Skeptics Say: The 18 home runs that Kendrick finished with is a bit of a head scratcher. He hit one home run every 60.4 at-bats up until last season. Last season he hit one home run every 29.8 at-bats. It could be the fact that Kendrick is finding his power stroke heading into his late 20s, but I doubt it. The 16.5 HR:FB rate was a career best and about 10% better than it was in 2010.
Peer Comparison: Tristan Cockcroft and Rotochamp have Kendrick ranked a lot higher than we do here. Usually I dislike tiers because players can be in the same tier, but if there is a two home run differential between those players that could make all the difference in the final standings. That said, this is a case that I argue in favor of tiers. Kendrick is hardly in the class of Dustin Pedroia, Robinson Cano, and Ian Kinsler. Nobody will argue that. Dan Uggla, Chase Utley, and Brandon Phillips crush Kendrick under the consistency test. While health has always been an issue, Rickie Weeks has much more upside and brings much more to a team when healthy. And finally, Michael Young appeared in 14 games at second base, if he’s eligible that’s an easy call over Kendrick. Kendrick does not even enter the conversation with any of these players who can all be top sixty overall picks.
Then there’s a break on taking second basemen. And then there’s these guys.

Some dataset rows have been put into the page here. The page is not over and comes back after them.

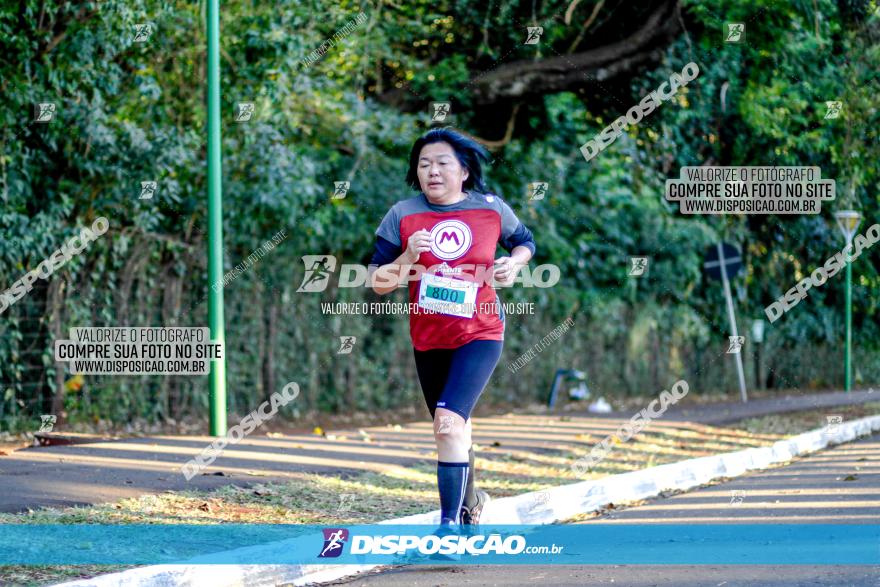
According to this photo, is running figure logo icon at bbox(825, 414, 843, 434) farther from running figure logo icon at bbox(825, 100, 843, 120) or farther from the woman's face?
the woman's face

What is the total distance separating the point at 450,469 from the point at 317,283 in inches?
425

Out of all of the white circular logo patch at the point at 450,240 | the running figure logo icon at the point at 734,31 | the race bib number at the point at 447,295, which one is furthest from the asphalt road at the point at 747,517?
the running figure logo icon at the point at 734,31

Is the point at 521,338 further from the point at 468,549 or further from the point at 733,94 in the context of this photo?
the point at 468,549

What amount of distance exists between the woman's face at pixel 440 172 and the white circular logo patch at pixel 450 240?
7.0 inches

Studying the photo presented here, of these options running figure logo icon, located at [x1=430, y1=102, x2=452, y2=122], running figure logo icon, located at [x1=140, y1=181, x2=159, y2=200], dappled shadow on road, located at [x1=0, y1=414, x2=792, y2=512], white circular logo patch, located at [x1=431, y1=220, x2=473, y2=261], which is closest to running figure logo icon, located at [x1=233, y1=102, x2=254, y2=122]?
running figure logo icon, located at [x1=140, y1=181, x2=159, y2=200]

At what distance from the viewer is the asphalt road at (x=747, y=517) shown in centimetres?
598

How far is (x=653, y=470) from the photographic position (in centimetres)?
1002

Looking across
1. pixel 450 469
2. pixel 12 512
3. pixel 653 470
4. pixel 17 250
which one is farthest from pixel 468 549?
pixel 17 250

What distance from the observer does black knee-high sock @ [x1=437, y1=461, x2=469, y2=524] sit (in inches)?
253

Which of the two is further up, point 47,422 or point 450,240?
point 450,240

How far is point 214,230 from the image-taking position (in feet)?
40.3

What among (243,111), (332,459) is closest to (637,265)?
(243,111)

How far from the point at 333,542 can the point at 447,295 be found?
4.55 ft

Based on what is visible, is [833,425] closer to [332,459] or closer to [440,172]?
[332,459]
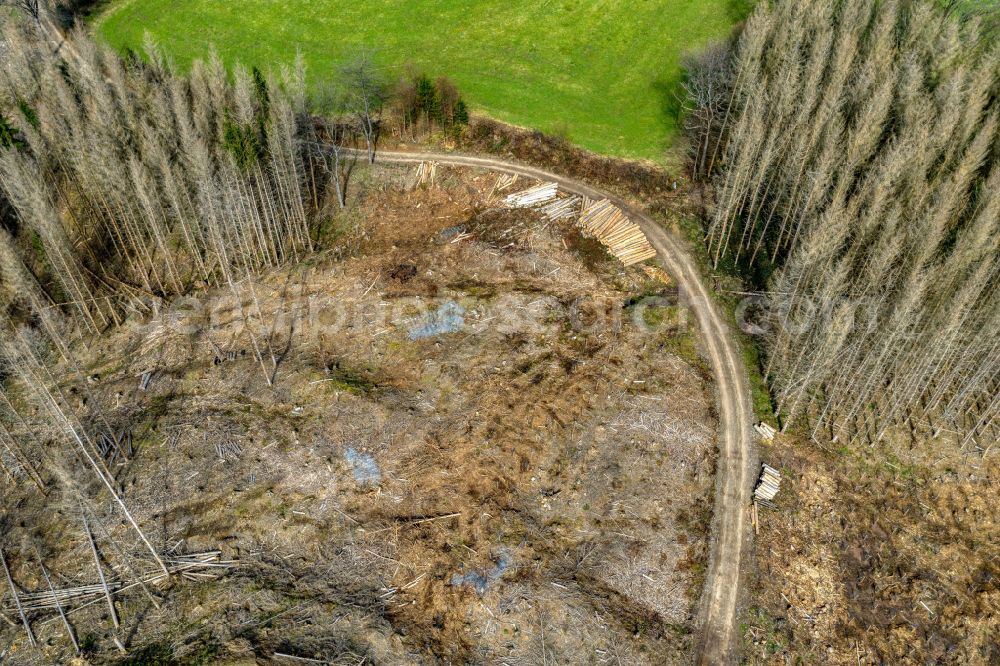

Player A: 86 R, 18 HR, 63 RBI, 14 SB, .285
Player B: 99 R, 20 HR, 91 RBI, 19 SB, .269
Player C: 70 R, 11 HR, 65 RBI, 11 SB, .273
Player D: 70 R, 20 HR, 70 RBI, 11 SB, .284
Player E: 76 R, 12 HR, 83 RBI, 9 SB, .273
Player F: 72 R, 21 HR, 66 RBI, 17 SB, .236
That’s Kendrick, Ben Zobrist, Dustin Ackley (based on 162 games pace), Michael Cuddyer, Neil Walker, and Danny Espinosa. Those are the top 13 (or 14 counting Young) at the position. If I’m missing on the top batch I’ll take what’s left from the second batch late in standard drafts and cheap in auction styles.
Lineup Outlook: Kendrick registered more than 20 games in four different spots in the Angels batting order last year which is a back-handed compliment from Mike Scioscia. The Angels would love to add a healthy and effective Kendrys Morales, but that’s a hope at this point. Then there are the young players – which will drive Kendrick’s ranking by 20 spots in either direction. Can Mark Trumbo improve his walk rate? Will Mike Trout succeed over the course of a whole season at the highest level? Can Peter Bourjos build on his second half? Each player is a variable – this is one of the hardest teams to set expectations for offensively in 2012.
Projection: One thing not mentioned above is Kendrick’s durability. He’s been a full-time Major Leaguer essentially since 2007 and has missed more than 20 games in all but one of those seasons. That is something to consider within the projections.